* Article:
## Begin
I raised this issue frequently this weekend with my FT friends, and this is indeed the answer they each and everyone gave me.

And I do indeed think there is some gray, the dividing line is not hard and fast, black and white. But at the same time, I am not willing to conceed that it is entirely gray, as my good friends wish to say.

The fact is, it doesn't take any genius, anyone with any bit of experience can often tell -- when a dog didn't mark!

Take the last fall, of the last series, of the Amateur at Midwest this weekend. It was the long, middle bird, across a pond. Throw was from top of levee, landing on front of levee, with the thrower retiring.

Correct line to the fall was to the right of a huge tall mound/island in the middle of the pond.

Nine dogs were called back to run this series, none did this bird well. A few handled. One picked up. But the question relates to the dogs that did not handle, and I would argue did not mark; The dogs that put on long, monster hunt until, I would argue, they stumbled on the bird. As has become typical in FTs, this was the majority of dogs.

A typical example of the work we witnessed: the dog returns first two birds of triple well, and is sent for the long retired mark described above. The dog takes a line left of island. "Ding!" The first sign the dog may not have marked. Before reaching levee, the dog puts up an extended hunt in the water. "Ding!" The second sign the dog may not have marked. The dog reaches the levee now forty yards off-line and downwind, and turns left away from fall. "Ding!" The third sign the dog may not have marked. Then the dog puts up an extended hunt behind the levee. "Ding!" After a good ten minutes hunting there ("Ding!"), the dog decides to hunt a different area -- this time where the bird fell.
## End
* Brief A:
According to the field-trial passage, how many dogs were called back to run the last series?
* Brief B:
Keep writing the field-trial passage after its final sentence, in the same voice.

* Record excerpts:
## Begin
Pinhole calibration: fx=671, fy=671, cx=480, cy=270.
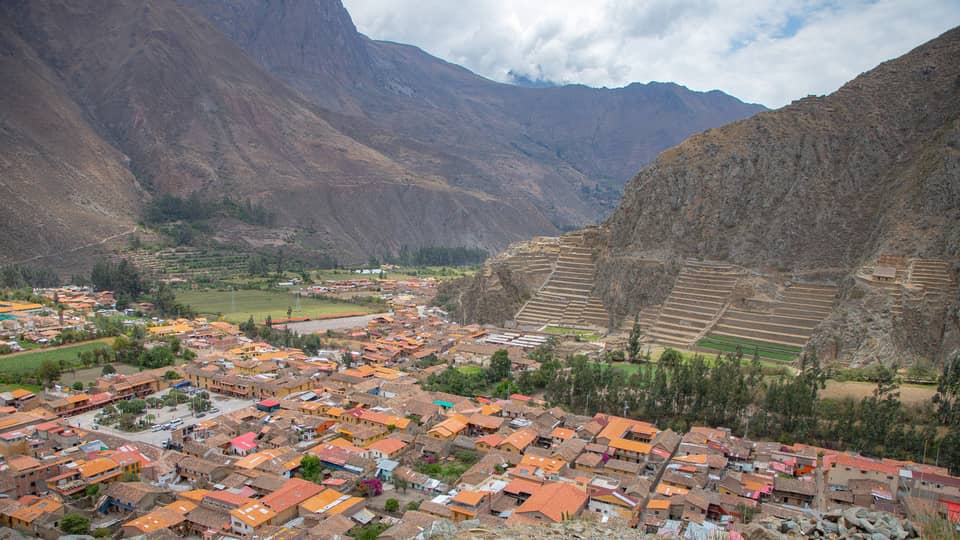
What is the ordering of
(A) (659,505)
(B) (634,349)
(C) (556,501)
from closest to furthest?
(C) (556,501)
(A) (659,505)
(B) (634,349)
## End
* Response A:
Nine dogs.

* Response B:
According to my FT friends, this work was prefered to how I would have done. When my dog hit the levee, and turned away from the bird, enough alarms would have sounded off in my head to tell me she didn't mark and needed to be handled. And guess what? I would have disturbed less cover; I would have fulfilled my role in the teamwork of recovering the game (One FT friend told me "It is entirely the dog's role to recover marks." Hmmm. But that is a different subject.); It would have taken less time to recover the game, and my dog would be back sooner to continue working; The work would have been "cleaner" and more impressive.

Yet, the dogs that put up the monster hunt were scored higher than the dogs that handled.

The mindset of FTers is as soon as you handle you have admitted your dog did not mark. "Duh." :wink: But do we really need to wait for you to blow your whistle to know that! :p

FTers say "As long as you don't handle, you can make the argument the dog figured it out and corrected his mistake, and therefore indeed marked." That is true! But is it realistic in even a tiny percent of the cases? Did you witness the dog stopping, and re-orienting himself, or did he just have his nose to the ground for the whole fifteen minutes?

Look, I love FTs more than HTs, and I can't wait until I get to play the game. But there are just some things about FTs that are wrong, and this is one of them. When it is obvious your dog did not mark, you got to handle. And more importantly, the judges need to stop penalizing the handlers that do.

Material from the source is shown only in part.